DATA IN THIS EXERCISE ::
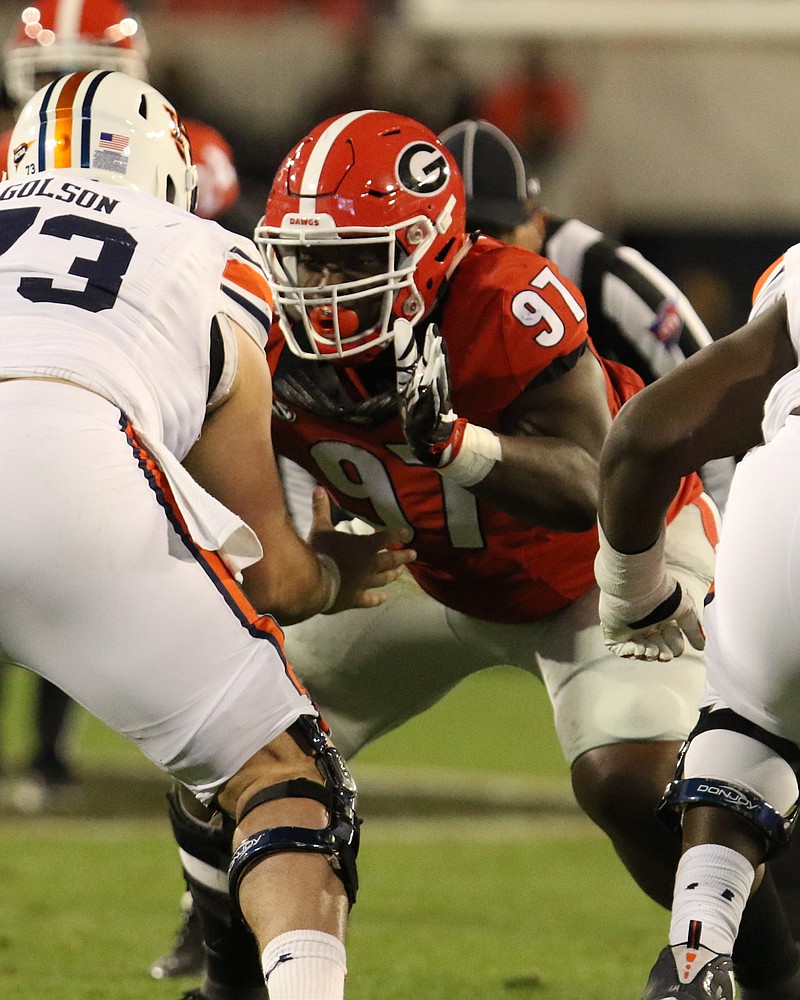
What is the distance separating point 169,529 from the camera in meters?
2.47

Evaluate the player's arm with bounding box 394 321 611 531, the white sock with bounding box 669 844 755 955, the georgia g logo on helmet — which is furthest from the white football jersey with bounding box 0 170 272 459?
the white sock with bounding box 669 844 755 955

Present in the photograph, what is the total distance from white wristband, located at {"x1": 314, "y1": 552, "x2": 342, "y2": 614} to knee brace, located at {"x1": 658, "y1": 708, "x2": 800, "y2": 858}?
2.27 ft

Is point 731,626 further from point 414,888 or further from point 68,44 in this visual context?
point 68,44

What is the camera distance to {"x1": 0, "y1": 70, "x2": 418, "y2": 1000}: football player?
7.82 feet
---
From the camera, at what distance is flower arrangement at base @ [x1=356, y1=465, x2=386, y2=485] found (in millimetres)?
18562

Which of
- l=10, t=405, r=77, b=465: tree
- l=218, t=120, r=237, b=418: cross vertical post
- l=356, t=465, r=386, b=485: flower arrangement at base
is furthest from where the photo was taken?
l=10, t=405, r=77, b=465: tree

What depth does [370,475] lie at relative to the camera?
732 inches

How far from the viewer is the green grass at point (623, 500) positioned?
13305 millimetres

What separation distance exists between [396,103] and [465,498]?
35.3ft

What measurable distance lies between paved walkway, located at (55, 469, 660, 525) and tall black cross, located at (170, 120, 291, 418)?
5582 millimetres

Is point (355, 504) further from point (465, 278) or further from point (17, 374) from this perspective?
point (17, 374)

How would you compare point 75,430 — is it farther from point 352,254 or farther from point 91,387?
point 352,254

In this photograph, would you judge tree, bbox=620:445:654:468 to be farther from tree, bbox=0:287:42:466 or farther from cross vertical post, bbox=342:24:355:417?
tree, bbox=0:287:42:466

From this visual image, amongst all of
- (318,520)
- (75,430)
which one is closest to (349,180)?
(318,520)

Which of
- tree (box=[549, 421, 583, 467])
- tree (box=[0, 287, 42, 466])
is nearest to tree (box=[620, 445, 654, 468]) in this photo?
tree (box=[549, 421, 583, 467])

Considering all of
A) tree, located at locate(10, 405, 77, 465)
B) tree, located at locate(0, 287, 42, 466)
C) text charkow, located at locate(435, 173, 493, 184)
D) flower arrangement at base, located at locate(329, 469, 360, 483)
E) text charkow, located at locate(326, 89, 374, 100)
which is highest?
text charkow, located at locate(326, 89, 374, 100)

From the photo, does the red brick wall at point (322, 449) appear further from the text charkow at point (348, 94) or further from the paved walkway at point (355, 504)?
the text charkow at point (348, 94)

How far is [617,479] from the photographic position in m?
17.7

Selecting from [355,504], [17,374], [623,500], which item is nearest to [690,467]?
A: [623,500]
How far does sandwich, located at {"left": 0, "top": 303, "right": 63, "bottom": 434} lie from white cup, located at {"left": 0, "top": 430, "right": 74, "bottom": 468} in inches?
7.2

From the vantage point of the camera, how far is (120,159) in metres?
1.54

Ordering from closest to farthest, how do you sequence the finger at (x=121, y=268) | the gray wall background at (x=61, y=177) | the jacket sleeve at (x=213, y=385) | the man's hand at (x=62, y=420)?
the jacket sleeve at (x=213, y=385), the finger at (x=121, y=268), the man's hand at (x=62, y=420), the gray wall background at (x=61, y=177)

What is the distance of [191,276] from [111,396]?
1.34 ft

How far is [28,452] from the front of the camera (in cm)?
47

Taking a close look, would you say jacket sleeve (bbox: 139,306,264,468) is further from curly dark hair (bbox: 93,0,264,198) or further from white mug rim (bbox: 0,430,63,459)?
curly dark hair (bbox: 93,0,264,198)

WRITTEN INSTRUCTION :: List each line of the listing above that contains the string "inches". Case counts.

THE REPLY ::
732 inches
How far does sandwich, located at {"left": 0, "top": 303, "right": 63, "bottom": 434} lie from white cup, located at {"left": 0, "top": 430, "right": 74, "bottom": 468} in inches?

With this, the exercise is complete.